Evening of Iraqi Poetry and Music
TWO EVENINGS OF IRAQI POETRY AND MUSIC
ON LABOR DAY WEEKEND

 

Time: 7 p.m.
August 31, 2007
Contact: Leora Zeitlin, co-publisher of Zephyr Press, Las Cruces
office: (505) 524-1474

Two evenings of Iraqi poetry and music will take place in El Paso and Las Cruces over Labor Day weekend, providing a rare opportunity to experience some of the country’s rich and ancient cultural traditions.

The events will be a unique collaboration between three outstanding guest artists:

 internationally-known writer and editor Saadi Simawe, who will read from the anthology he edited, “Iraqi Poetry Today” (Zephyr Press, 2003);

virtuoso oud (Middle Eastern lute) player and composer Rahim AlHaj, who will provide musical interpretations to the poems;

and Ellen Dore Watson, a widely-published poet and translator who provided many of the translations in the anthology, and who will read the poems in English.

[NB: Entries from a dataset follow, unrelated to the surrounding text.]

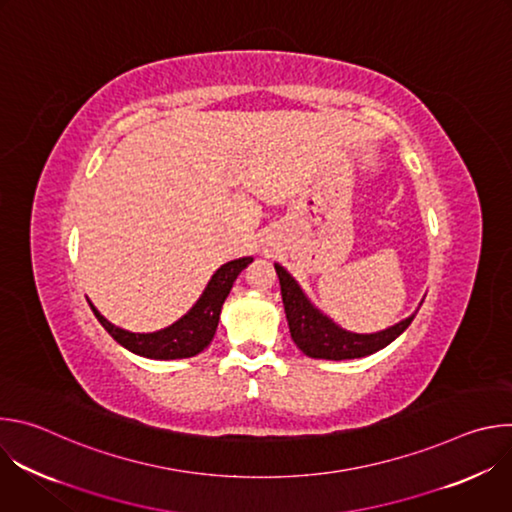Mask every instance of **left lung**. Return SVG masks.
<instances>
[{
    "label": "left lung",
    "instance_id": "1",
    "mask_svg": "<svg viewBox=\"0 0 512 512\" xmlns=\"http://www.w3.org/2000/svg\"><path fill=\"white\" fill-rule=\"evenodd\" d=\"M273 267L281 285V300H283V310H285L291 340H294L296 346L310 358L348 360V358H360V356L379 352L409 328V324L413 322L417 310L425 300L423 298L419 302L417 310L411 316H407L405 320L385 330L371 332V334L350 332L340 324H336L330 316H326L308 298L302 285L285 267H281L279 263H273Z\"/></svg>",
    "mask_w": 512,
    "mask_h": 512
}]
</instances>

The El Paso event takes place Friday, Aug. 31 at 7 p.m. at El Paso Community College's Little Temple, 906 El Paso Street, at the Rio Grande Campus.

The Las Cruces event takes place on Saturday, Sept. 1 at 7:30 p.m. at the Alma d’Arte auditorium (formerly the Court Youth Center). Both events are free and open to the public, though donations will be welcomed.

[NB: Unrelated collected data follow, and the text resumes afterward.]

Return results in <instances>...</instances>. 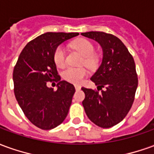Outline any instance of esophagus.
<instances>
[{
  "instance_id": "1",
  "label": "esophagus",
  "mask_w": 154,
  "mask_h": 154,
  "mask_svg": "<svg viewBox=\"0 0 154 154\" xmlns=\"http://www.w3.org/2000/svg\"><path fill=\"white\" fill-rule=\"evenodd\" d=\"M75 89L77 91H79L81 89V86H79V85H75Z\"/></svg>"
}]
</instances>
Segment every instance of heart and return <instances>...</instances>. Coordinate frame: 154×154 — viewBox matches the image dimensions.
<instances>
[{
    "mask_svg": "<svg viewBox=\"0 0 154 154\" xmlns=\"http://www.w3.org/2000/svg\"><path fill=\"white\" fill-rule=\"evenodd\" d=\"M71 47L77 51L83 57L82 63L89 68H95L98 64V57L95 53L93 44L87 38H78L71 44ZM54 60L57 67H63L66 64V53L63 46H58L54 54ZM87 75V71L84 67H67L63 72V77L69 82L81 83Z\"/></svg>",
    "mask_w": 154,
    "mask_h": 154,
    "instance_id": "heart-1",
    "label": "heart"
}]
</instances>
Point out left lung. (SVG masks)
I'll list each match as a JSON object with an SVG mask.
<instances>
[{
    "label": "left lung",
    "mask_w": 154,
    "mask_h": 154,
    "mask_svg": "<svg viewBox=\"0 0 154 154\" xmlns=\"http://www.w3.org/2000/svg\"><path fill=\"white\" fill-rule=\"evenodd\" d=\"M97 41L103 52L102 62L91 80L101 92L82 87L85 112L91 122L101 128L119 124L132 106L138 87L135 63L122 41L104 32L82 33Z\"/></svg>",
    "instance_id": "8db88e82"
}]
</instances>
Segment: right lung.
<instances>
[{"label": "right lung", "mask_w": 154, "mask_h": 154, "mask_svg": "<svg viewBox=\"0 0 154 154\" xmlns=\"http://www.w3.org/2000/svg\"><path fill=\"white\" fill-rule=\"evenodd\" d=\"M78 33L48 32L29 42L13 71L14 92L19 106L30 122L39 129H52L67 117L75 87L60 81L54 60L56 48ZM58 81L57 91L47 82Z\"/></svg>", "instance_id": "right-lung-1"}]
</instances>
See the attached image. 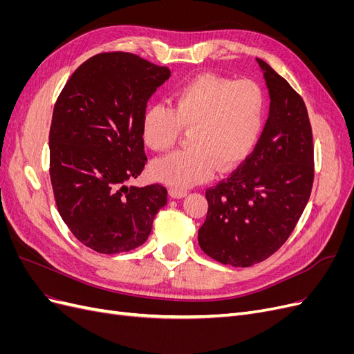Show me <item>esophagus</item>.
Returning a JSON list of instances; mask_svg holds the SVG:
<instances>
[{
	"label": "esophagus",
	"mask_w": 354,
	"mask_h": 354,
	"mask_svg": "<svg viewBox=\"0 0 354 354\" xmlns=\"http://www.w3.org/2000/svg\"><path fill=\"white\" fill-rule=\"evenodd\" d=\"M187 195V190H183V189H176V187H173V189H169V196L171 198H185Z\"/></svg>",
	"instance_id": "1"
}]
</instances>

The evenings are sponsored by Zephyr Press as part of its “World in Poetry” series, which brings international poets and literary translators to the region for readings and workshops. This year’s events are funded, in part, by the Witter Bynner Foundation for Poetry and the New Mexico Humanities Council. The El Paso event is also co-sponsored by by PaPaGaYo: EPCC's Community Literary Center.

Mr. Simawe and Mr. AlHaj have not yet met, but they enthusiastically embraced the idea of working together on an evening of poetry and music from their country. Both were imprisoned and tortured for political activities in Iraq during the reign of Saddam Hussein. Mr. Simawe now lives in Iowa, and Mr. AlHaj lives in Albuquerque. Ms. Watson has worked closely with Mr. Simawe on rendering the poems into English, and she and Mr. Simawe have read from the anthology together in cities across the United States.

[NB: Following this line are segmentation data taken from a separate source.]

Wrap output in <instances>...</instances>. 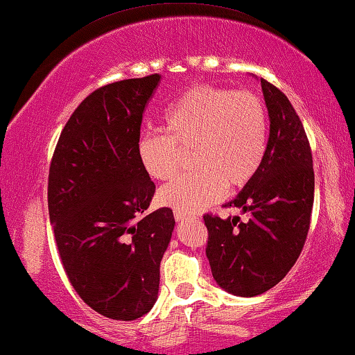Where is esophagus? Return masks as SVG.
<instances>
[{
    "mask_svg": "<svg viewBox=\"0 0 355 355\" xmlns=\"http://www.w3.org/2000/svg\"><path fill=\"white\" fill-rule=\"evenodd\" d=\"M174 219H176L178 223H184V220H187V219H193V216L181 213V211H176V213H174Z\"/></svg>",
    "mask_w": 355,
    "mask_h": 355,
    "instance_id": "1",
    "label": "esophagus"
}]
</instances>
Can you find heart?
Here are the masks:
<instances>
[{
    "label": "heart",
    "instance_id": "obj_1",
    "mask_svg": "<svg viewBox=\"0 0 355 355\" xmlns=\"http://www.w3.org/2000/svg\"><path fill=\"white\" fill-rule=\"evenodd\" d=\"M165 132H146L137 158L152 179H168L189 150L192 173L181 174L158 192V202L195 214L224 197L227 186L243 187L258 173L267 144L263 101L251 92L216 86L189 89L163 115Z\"/></svg>",
    "mask_w": 355,
    "mask_h": 355
}]
</instances>
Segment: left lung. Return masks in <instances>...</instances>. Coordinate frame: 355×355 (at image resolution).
I'll return each instance as SVG.
<instances>
[{"label": "left lung", "instance_id": "8db88e82", "mask_svg": "<svg viewBox=\"0 0 355 355\" xmlns=\"http://www.w3.org/2000/svg\"><path fill=\"white\" fill-rule=\"evenodd\" d=\"M269 139L254 178L225 207L240 216L205 214L207 258L213 277L230 295L253 297L279 284L300 258L314 205V168L304 126L280 89L261 78Z\"/></svg>", "mask_w": 355, "mask_h": 355}]
</instances>
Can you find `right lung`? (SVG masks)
I'll use <instances>...</instances> for the list:
<instances>
[{"instance_id": "add662e5", "label": "right lung", "mask_w": 355, "mask_h": 355, "mask_svg": "<svg viewBox=\"0 0 355 355\" xmlns=\"http://www.w3.org/2000/svg\"><path fill=\"white\" fill-rule=\"evenodd\" d=\"M160 78L91 92L67 121L49 168V220L67 277L91 309L115 320H136L155 304L174 230L169 208L146 213L155 184L136 150Z\"/></svg>"}]
</instances>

“When Mr. Simawe put together the anthology, he wanted it be a true cross-section of Iraqi culture,” said Leora Zeitlin, co-publisher of Zephyr Press, and founder of the “World in Poetry” series. “Arabic, Muslim, Chaldean (Christian), Jewish, secular, men and women poets are all included, and an entire section is devoted to Kurdish poetry. The volume is a kind of meeting place where people who otherwise might not sit down together can here speak through the pages of the book,” she said. The poems were written over the last quarter century, and, since the book was published in 2003, are not in response to the current war there.

“Although I lost faith in politics long ago,” writes editor Mr. Simawe in his introduction to the volume, “I still believe in the power of the word.” He notes that “translating Iraqi poetry and publishing it in English had become for me a desperate effort to save what remains of Iraqi humanity and culture in the face of a brutal dictatorship and war.”

Rahim Al-haj is a renowned virtuoso oud player and composer who has performed all over the world. Born in Baghdad, he graduated with a degree in composition from the Institute of Music in 1990, and also holds a degree in Arabic Literature from Mustunsariya University in Baghdad. He notes that it is traditional to include music in an Iraqi poetry event, and he has performed with Iraqi poets before. Mr. AlHaj has recorded several cds, with more currently in production. He came to the US as a political refugee in 2000 and now lives in Albuquerque, where he won the Albuquerque Arts Alliance Bravo Award in 2003.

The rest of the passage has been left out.